Irving Howe admires Naipaul's "almost Conradian gift for tensing a story", the psychic and moral tension of the novel, and its "serious involvement with human issues". Howe rejects the notion that Naipaul is an apologist of colonialism. He contrasts the foreground space occupied by Salim with the background acts set in motion by the Big Man. The Big Man never appears but finds a voice in Raymond, the white intellectual whom the President promotes but later ignores. Howe bemoans the fact that, as he sees it, Naipaul allows "the wretchedness of his depicted scene" to become "the limit of his vision".

Selwyn Cudjoe thinks that the novel depicts "the gradual darkening of African society as it returns to its age-old condition of bush and blood" and thinks this pessimistic view indicates Naipaul's "inability to examine postcolonial societies in any depth". The novel examines "the homeless condition of the East Indian in a world he cannot call home" and shows in Salim's case his passage to free himself from "the constricting ties to his society's past".
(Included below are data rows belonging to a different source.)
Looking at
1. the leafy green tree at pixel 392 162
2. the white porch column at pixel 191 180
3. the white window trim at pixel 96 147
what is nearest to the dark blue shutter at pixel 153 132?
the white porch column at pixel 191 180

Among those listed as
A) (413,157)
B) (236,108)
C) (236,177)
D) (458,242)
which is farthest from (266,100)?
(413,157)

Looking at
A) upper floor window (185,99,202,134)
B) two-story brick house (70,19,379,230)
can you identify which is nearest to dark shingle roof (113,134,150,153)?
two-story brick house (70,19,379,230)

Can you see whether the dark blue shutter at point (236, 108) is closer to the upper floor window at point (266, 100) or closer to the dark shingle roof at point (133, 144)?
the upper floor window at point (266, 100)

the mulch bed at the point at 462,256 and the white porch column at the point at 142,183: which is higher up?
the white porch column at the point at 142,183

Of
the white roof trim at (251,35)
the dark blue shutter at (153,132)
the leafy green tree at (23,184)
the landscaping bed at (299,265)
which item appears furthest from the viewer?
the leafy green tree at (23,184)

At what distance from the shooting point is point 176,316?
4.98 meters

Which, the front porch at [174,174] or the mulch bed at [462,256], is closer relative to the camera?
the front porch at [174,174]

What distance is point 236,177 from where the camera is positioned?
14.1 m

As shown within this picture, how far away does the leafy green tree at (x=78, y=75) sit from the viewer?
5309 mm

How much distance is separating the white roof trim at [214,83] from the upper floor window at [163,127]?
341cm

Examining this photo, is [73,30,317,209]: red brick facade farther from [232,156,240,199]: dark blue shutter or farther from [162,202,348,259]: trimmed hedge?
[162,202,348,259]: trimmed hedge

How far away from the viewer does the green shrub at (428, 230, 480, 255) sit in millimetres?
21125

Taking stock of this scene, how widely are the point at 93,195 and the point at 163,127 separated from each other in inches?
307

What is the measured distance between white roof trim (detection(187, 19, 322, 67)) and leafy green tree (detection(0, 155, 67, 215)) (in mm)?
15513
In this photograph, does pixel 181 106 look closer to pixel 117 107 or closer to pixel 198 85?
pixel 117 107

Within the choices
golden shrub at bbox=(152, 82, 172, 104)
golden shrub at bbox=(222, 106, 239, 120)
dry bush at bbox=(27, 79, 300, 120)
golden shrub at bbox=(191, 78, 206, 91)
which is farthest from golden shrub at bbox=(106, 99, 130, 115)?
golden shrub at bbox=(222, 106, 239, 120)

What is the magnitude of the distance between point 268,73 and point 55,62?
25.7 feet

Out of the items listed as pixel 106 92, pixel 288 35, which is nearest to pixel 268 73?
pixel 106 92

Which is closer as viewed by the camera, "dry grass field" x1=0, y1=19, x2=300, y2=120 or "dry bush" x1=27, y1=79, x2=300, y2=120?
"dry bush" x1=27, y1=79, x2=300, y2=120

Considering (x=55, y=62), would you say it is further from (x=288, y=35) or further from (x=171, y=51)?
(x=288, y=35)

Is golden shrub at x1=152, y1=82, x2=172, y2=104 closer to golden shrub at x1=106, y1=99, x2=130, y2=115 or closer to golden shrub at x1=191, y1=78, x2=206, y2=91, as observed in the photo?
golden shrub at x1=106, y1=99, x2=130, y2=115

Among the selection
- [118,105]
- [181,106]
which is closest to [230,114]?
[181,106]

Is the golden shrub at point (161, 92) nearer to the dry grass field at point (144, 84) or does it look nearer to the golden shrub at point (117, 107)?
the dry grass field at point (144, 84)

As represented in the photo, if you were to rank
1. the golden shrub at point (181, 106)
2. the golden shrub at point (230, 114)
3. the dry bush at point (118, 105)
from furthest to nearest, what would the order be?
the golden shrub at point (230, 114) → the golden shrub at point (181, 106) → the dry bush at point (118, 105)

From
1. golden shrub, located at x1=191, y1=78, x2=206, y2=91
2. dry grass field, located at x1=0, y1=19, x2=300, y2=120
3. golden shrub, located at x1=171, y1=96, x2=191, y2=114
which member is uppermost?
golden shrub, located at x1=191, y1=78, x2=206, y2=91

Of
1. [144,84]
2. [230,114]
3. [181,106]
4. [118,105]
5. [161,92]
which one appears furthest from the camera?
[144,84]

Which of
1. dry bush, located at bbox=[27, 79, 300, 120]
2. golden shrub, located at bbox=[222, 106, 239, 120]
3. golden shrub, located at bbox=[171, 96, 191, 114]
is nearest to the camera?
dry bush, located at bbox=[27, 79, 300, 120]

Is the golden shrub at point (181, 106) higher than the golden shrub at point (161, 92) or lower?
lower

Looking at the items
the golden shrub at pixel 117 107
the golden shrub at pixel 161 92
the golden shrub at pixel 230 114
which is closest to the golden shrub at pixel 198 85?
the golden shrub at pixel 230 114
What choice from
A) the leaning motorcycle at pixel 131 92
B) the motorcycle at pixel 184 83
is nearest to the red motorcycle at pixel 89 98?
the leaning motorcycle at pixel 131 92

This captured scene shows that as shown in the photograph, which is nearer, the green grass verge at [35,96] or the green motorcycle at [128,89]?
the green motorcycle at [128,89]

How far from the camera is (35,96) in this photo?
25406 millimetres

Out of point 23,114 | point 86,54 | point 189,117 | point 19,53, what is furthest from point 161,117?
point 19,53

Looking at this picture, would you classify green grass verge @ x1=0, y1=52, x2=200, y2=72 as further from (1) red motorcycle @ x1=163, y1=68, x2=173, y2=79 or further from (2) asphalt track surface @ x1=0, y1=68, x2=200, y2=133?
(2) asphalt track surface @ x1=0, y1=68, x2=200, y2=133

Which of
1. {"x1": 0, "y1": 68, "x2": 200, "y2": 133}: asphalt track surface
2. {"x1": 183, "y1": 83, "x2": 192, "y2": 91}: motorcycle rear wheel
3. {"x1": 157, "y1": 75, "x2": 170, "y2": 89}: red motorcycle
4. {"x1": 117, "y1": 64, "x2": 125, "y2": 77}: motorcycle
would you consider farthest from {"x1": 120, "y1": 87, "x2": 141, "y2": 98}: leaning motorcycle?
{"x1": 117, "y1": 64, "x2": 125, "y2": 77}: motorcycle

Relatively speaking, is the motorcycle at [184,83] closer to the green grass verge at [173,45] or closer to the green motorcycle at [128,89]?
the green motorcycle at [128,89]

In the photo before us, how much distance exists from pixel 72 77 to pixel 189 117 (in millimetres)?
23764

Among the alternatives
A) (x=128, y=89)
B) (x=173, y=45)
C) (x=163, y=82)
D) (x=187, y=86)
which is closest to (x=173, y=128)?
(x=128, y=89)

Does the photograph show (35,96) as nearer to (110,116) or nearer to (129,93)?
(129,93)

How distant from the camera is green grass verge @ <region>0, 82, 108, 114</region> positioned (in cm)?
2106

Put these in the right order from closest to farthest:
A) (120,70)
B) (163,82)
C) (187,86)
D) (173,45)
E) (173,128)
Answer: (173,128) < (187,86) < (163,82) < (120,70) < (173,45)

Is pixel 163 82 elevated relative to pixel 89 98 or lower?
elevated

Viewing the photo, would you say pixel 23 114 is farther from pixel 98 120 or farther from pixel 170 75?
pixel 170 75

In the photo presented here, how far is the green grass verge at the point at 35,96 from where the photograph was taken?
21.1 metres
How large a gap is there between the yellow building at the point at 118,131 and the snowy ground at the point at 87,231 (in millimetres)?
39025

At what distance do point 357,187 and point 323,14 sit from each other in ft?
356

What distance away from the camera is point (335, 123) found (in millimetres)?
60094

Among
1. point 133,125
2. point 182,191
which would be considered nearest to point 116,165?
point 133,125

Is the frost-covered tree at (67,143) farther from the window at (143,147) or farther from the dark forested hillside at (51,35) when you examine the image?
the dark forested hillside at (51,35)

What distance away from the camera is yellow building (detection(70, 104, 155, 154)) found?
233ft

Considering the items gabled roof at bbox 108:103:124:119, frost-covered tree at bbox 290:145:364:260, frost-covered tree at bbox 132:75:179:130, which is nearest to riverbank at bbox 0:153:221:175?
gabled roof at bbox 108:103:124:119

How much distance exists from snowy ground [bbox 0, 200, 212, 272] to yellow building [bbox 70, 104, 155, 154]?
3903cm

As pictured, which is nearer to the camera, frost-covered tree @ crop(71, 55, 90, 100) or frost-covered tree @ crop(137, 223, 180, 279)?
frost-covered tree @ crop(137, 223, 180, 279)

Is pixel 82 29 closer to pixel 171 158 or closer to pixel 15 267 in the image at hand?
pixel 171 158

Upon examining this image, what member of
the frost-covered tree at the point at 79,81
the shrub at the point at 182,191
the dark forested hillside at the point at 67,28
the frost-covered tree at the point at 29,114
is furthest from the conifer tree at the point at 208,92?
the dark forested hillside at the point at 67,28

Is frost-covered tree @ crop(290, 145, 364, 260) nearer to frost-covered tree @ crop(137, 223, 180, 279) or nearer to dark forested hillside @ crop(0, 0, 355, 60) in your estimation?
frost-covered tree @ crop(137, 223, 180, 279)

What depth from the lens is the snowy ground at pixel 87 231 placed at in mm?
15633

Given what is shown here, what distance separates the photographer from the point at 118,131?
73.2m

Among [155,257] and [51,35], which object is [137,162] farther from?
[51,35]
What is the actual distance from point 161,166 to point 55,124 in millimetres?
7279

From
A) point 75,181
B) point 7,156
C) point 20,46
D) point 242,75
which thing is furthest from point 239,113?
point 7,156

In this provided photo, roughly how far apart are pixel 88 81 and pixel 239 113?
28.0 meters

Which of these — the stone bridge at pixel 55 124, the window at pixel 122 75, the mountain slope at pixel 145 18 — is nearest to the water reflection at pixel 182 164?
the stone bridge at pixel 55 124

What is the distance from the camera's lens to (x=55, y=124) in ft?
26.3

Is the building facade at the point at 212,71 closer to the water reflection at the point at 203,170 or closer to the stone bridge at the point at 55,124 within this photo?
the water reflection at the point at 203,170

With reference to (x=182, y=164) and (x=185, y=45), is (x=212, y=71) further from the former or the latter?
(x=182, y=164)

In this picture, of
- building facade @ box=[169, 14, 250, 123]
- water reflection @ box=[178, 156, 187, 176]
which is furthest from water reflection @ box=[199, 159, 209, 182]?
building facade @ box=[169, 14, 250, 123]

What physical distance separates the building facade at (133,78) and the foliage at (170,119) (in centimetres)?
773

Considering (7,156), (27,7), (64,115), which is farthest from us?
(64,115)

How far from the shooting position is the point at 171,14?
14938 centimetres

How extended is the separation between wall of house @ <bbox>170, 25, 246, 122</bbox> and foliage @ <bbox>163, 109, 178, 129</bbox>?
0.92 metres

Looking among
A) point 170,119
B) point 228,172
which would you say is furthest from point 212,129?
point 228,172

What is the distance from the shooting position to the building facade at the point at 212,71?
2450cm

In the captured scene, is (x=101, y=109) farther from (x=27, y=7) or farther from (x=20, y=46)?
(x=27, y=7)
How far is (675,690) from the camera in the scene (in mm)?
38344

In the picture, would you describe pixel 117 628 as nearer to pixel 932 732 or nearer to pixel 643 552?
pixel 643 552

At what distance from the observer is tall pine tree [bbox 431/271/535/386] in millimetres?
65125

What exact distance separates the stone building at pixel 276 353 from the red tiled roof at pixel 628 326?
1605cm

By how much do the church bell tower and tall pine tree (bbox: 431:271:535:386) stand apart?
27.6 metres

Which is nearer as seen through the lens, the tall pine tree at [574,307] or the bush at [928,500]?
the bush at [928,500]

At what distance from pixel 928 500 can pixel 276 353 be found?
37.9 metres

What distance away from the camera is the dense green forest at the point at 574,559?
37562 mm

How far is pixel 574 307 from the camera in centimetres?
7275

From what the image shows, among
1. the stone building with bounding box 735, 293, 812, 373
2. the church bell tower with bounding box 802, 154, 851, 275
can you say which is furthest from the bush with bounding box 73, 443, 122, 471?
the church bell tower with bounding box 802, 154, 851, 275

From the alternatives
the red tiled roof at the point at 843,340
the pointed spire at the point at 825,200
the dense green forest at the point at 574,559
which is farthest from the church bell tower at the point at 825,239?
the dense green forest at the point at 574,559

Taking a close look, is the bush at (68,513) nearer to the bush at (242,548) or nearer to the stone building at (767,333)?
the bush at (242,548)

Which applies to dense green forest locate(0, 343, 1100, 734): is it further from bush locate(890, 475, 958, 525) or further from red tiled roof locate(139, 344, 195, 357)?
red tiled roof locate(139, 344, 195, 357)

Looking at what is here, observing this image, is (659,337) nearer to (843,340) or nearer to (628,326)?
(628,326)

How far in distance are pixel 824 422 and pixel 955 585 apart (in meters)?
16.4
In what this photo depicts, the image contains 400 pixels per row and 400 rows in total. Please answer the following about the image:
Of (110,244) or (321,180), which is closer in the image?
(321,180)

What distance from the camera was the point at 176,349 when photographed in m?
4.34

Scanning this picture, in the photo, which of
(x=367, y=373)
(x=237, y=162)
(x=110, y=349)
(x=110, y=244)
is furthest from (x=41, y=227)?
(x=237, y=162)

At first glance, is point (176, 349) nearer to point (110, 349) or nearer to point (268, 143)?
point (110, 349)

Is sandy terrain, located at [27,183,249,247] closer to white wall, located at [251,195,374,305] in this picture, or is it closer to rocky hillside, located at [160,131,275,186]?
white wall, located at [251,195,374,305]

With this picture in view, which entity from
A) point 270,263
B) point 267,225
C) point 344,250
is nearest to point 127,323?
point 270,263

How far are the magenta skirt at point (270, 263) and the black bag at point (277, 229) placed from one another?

Imraan Coovadia examines Naipaul's Latin quotations, accuses him of misquotation and manipulation, and suggests that he tries to evoke fear, disgust and condescension. Massod Raja suggests that the novel takes an essentially bourgeois perspective, Salim being interested, not in revolutionary goals, but in maintaining a profitable enterprise. He asserts that Naipaul is not a postcolonial author but a "cosmopolitan" one (as defined by Timothy Brennan), who offers an "inside view of formerly submerged peoples" for target audiences that have "metropolitan literary tastes".

In 2001, without specifically referring to this novel, the Nobel Literature Prize Committee indicated that it viewed Naipaul as Conrad's heir as the annalist of the destinies of empires in the moral sense: what they do to human beings. In Heart of Darkness, Joseph Conrad presented a dark picture of the same region at the beginning of European colonization; this type of depiction of Africa is also found recast in Naipaul's novel.

Like Conrad, who in Heart of Darkness does not name the big river, Naipaul does not name the river in this novel, nor the town at its bend, nor the country or its president. Yet there are possible identifiers. Thus the reader learns that the town is located in the heart of Africa, at the end of the navigable river, just below the cataracts, and the European colonisers had been French-speaking, perhaps Belgians. Naipaul's description has been interpreted to point to the town of Kisangani on the Congo River. A link between the "Big Man" and President Mobutu of Zaire was drawn by some reviewers.
Naipaul credits his extramarital affair with Margaret Gooding for giving A Bend in the River and his later books greater fluidity, saying that these "in a way to some extent depend on her. They stopped being dry.”